◆ **EXERCISE PROMPT**
According to the passage on the HookeRank algorithm that follows, which node is elected as the top spreader in the toy network?

==== PASSAGE PROVIDED

Table 2. Results of HookeRank Score of various nodes in the toy Network

A similar calculation can be performed for each of the nodes, and their equivalent HookeRank value is calculated, as given in Table 2. Based on the value of the HookRank score, node H is elected as the top spreader in the toy network.

5.2 Simulation of the Proposed Algorithm on Real-Life Networks

Figure 7, Fig. 8, and Fig. 9 depicts the final infection scale (\(f(t_c)\)) with respect to the percentage of spreaders for three real-life data-sets with infection rate (\(\beta \)) as 0.01. We consider the percentage of influential spreaders as the seed nodes in the range of \(2\%\), \(4\%\), \(6\%\), \(8\%\), and \(10\%\) to plot the final infection scale. In Fig. 7, note that the number of nodes affected by the infection is maximum for HookeRank on the US-Airports Network for most percentages of spreaders. In Fig. 8, HookeRank greatly exceeds the performance of other algorithms towards increasing the count of the spreader fraction. In the weighted PowerGrid data, shown in Fig. 9, HookeRank performs better than most other algorithms from an early stage. In the weighted PowerGrid data, shown in Fig. 10, the increase in the number of spreaders results in WVoteRank becoming marginally close to HookeRank, but our algorithm still performs better than all other algorithms in the simulation.

Fig. 7.

========
==== DATA BELOW

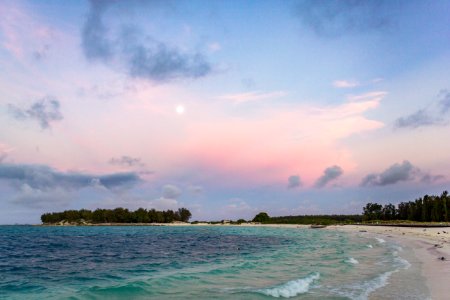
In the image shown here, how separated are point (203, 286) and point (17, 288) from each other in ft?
38.9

========

◆ **REPLY**
Node H.